Unusual position closure on Hyperliquid
According to data shared by market monitoring platform S.A.N.T.A., a futures trader on the Hyperliquid platform closed out all their short positions on gold after executing hundreds of trades overnight. The positions were initially opened on May 29 and fully closed during the latest strategy cycle.
Despite closing out gold-related trades, the same investor decided to keep their long position on the cryptocurrency HYPE open. Data shows this position was established around $45.95 on May 18 and has since reached an unrealized profit of $1.07 million.
Mini glossary: Hyperliquid is a decentralized crypto derivatives platform specializing in perpetual contracts. The term “perps” refers to perpetual futures contracts with no set expiry. In such contracts, investors can take positions speculating on either rising or falling market prices.
The charts indicate that the closed short positions on gold were tactical and short-term in nature, while the open HYPE long position reflects a more long-term strategy.
According to analysts, the closure of gold short positions alone does not signal the start of a new uptrend. Instead, this move is seen as profit-taking after prices hit the lower range, concluding the downside trade.
Key price band closely monitored by analysts
A 15-minute chart analysis from JMH House of Analysis highlighted that the fifth wave peaked at $4,595, right at the 1.618 Fibonacci retracement level. The report notes that Wave A is forming within the $4,490 to $4,510 price range.
The study also marks $4,546 as a critical level for a Wave B correction, and $4,456 as a downside target for Wave C. These markers place gold in what analysts describe as a decision zone following the most recent drop.
A reversal from the $4,490 to $4,510 band could propel gold prices back to $4,546. Conversely, a firm break below this range could lead to deeper selling pressure down to $4,456, according to expert commentary.
Daily indicators show ongoing weakness
TradingView data shows gold trading at $4,501.42, down $39.10 on the day. Recent price action has highlighted renewed dominance by sellers following the peak at $4,546.
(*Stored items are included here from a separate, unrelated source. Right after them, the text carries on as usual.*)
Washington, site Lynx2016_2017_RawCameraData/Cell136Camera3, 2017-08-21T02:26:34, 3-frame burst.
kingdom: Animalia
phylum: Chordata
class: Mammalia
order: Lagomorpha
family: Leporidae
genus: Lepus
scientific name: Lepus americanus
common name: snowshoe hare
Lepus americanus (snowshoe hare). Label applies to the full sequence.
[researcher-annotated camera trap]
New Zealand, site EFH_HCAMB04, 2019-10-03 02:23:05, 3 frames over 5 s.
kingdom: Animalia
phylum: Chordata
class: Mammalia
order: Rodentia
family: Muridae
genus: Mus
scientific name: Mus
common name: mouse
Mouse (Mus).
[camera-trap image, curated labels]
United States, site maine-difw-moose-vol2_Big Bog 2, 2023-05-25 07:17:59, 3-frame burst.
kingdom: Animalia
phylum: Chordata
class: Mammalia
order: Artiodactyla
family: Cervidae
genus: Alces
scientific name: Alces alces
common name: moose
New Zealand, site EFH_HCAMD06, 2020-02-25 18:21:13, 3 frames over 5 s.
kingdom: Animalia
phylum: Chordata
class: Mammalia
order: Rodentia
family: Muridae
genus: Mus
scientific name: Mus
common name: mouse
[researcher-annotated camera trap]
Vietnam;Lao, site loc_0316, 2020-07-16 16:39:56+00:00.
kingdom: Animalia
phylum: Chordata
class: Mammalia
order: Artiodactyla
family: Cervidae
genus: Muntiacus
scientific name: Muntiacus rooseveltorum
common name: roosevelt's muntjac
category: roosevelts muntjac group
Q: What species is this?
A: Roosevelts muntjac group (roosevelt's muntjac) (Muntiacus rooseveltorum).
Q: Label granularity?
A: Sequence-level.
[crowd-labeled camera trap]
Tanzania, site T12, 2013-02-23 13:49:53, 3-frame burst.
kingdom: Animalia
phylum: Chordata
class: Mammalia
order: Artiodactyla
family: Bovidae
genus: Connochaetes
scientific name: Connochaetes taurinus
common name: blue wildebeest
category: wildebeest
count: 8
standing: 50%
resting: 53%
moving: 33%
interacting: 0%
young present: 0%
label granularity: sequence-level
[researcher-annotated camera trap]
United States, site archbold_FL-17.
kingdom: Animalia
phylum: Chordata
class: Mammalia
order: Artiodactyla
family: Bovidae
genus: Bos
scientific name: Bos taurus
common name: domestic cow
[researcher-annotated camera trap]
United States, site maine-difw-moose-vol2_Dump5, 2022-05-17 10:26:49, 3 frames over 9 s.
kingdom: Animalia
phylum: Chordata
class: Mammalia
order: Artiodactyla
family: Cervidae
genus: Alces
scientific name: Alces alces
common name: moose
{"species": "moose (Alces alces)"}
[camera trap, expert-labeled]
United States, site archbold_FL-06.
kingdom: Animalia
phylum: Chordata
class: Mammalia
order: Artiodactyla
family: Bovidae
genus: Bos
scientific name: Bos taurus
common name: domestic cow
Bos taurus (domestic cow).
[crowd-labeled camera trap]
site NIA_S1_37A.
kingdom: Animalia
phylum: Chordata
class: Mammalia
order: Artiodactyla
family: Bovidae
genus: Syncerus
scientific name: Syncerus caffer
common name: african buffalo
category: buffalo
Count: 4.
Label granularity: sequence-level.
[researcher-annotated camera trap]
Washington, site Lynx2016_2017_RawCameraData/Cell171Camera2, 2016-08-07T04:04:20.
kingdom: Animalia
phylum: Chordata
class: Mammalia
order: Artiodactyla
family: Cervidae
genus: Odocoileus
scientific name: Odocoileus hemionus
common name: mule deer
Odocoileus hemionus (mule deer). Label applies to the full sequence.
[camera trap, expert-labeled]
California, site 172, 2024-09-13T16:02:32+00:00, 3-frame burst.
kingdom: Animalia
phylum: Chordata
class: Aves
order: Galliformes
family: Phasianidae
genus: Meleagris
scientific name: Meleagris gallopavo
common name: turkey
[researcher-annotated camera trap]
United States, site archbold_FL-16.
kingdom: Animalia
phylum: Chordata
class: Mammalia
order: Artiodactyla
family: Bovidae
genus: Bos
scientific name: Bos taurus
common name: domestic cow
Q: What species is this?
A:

The MACD indicator remains weak, with the signal line at minus 50.249, the trigger line at minus 47.628, and the histogram showing minus 2.621. Altogether, these readings point to persistent bearish momentum on the daily chart.
The Chaikin Money Flow is treading close to zero, indicating buyers have yet to establish control. Analysts caution that while gold may recover in the short term if it clears $4,546, a break below $4,489 would put $4,456 back on the radar as the next key support.